— 選定文字 —
——
在 SharePoint Server 2013 中授與 Active Directory 網域服務權限,以進行設定檔同步處理

 

適用版本:SharePoint Server 2013

上次修改主題的時間:2016-12-16

摘要:了解如何在 Active Directory 網域服務中授與適當權限,讓 SharePoint Server 2013 中的 User Profile Service 可以用來進行設定檔同步處理。

本文包含的程序是 Active Directory 網域服務 (AD DS) 管理員可用來設定同步處理設定檔資訊與 SharePoint Server 2013 所需的權限。<設定檔同步處理規劃>中的「規劃帳戶權限」一節說明各種情況的必要權限。

本文中的程序使用「同步處理帳戶」代表您授與權限的帳戶。同步處理帳戶是指設定檔同步處理期間,SharePoint Server 用來連線 AD DS 的帳戶。

本文內容:

注意事項附註:
管理員通常使用 SharePoint 管理中心網站和 SharePoint 管理命令介面來管理部署。如需關於適用於管理員之協助工具的詳細資訊,請參閱<SharePoint 2013 的協助工具>。
因為 SharePoint 2013 在網際網路資訊服務 (IIS) 中以網站形式運作,所以管理員與使用者均依賴瀏覽器提供的協助工具功能。SharePoint 2013 支援所支援瀏覽器的協助工具功能。如需詳細資訊,請參閱下列資源:

請使用這個程序,將網域的複寫目錄變更權限授與某個帳戶。

複寫目錄變更權限可讓同步處理帳戶讀取 AD DS 物件,以及探索網域中已經變更的 AD DS 物件。授與複寫目錄變更權限無法讓帳戶建立、修改或刪除 AD DS 物件。

授與網域的複寫目錄變更權限
  1. 在網域控制站上,依序按一下 [開始]、[系統管理工具] 及 [Active Directory 使用者及電腦]。
——
— 所示資料 —
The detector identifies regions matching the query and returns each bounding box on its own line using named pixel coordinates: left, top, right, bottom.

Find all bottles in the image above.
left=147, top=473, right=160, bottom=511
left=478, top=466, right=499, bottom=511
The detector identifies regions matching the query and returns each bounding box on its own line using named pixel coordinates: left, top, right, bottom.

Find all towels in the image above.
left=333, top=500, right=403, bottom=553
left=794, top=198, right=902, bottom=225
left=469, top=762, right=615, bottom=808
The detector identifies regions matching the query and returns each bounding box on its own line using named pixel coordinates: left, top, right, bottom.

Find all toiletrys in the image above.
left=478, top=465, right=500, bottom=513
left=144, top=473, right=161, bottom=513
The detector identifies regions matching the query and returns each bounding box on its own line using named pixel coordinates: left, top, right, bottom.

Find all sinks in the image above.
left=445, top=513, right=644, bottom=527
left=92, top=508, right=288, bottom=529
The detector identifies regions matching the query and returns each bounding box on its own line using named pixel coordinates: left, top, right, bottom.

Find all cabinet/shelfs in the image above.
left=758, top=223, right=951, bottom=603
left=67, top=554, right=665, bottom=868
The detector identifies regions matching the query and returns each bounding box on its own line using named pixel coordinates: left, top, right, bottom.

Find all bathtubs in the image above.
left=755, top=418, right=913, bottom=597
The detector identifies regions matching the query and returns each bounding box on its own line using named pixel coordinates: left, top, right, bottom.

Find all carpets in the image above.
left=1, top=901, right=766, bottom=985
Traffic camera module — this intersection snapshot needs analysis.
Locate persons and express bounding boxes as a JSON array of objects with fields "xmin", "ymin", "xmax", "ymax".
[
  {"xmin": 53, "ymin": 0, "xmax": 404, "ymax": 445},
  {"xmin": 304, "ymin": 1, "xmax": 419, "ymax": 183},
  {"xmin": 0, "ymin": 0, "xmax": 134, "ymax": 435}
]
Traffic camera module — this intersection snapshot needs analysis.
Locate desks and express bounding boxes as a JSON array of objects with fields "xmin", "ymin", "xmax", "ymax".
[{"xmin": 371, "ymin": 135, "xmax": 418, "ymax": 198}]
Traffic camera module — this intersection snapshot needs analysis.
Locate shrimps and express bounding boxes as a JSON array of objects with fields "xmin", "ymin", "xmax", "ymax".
——
— 你的任務 —
請把上面那篇講設定檔同步處理權限的文字從頭到尾完整抄寫一遍。

— 作業結果 —
在 SharePoint Server 2013 中授與 Active Directory 網域服務權限,以進行設定檔同步處理

 

適用版本:SharePoint Server 2013

上次修改主題的時間:2016-12-16

摘要:了解如何在 Active Directory 網域服務中授與適當權限,讓 SharePoint Server 2013 中的 User Profile Service 可以用來進行設定檔同步處理。

本文包含的程序是 Active Directory 網域服務 (AD DS) 管理員可用來設定同步處理設定檔資訊與 SharePoint Server 2013 所需的權限。<設定檔同步處理規劃>中的「規劃帳戶權限」一節說明各種情況的必要權限。

本文中的程序使用「同步處理帳戶」代表您授與權限的帳戶。同步處理帳戶是指設定檔同步處理期間,SharePoint Server 用來連線 AD DS 的帳戶。

本文內容:

注意事項附註:
管理員通常使用 SharePoint 管理中心網站和 SharePoint 管理命令介面來管理部署。如需關於適用於管理員之協助工具的詳細資訊,請參閱<SharePoint 2013 的協助工具>。
因為 SharePoint 2013 在網際網路資訊服務 (IIS) 中以網站形式運作,所以管理員與使用者均依賴瀏覽器提供的協助工具功能。SharePoint 2013 支援所支援瀏覽器的協助工具功能。如需詳細資訊,請參閱下列資源:

請使用這個程序,將網域的複寫目錄變更權限授與某個帳戶。

複寫目錄變更權限可讓同步處理帳戶讀取 AD DS 物件,以及探索網域中已經變更的 AD DS 物件。授與複寫目錄變更權限無法讓帳戶建立、修改或刪除 AD DS 物件。

授與網域的複寫目錄變更權限
  1. 在網域控制站上,依序按一下 [開始]、[系統管理工具] 及 [Active Directory 使用者及電腦]。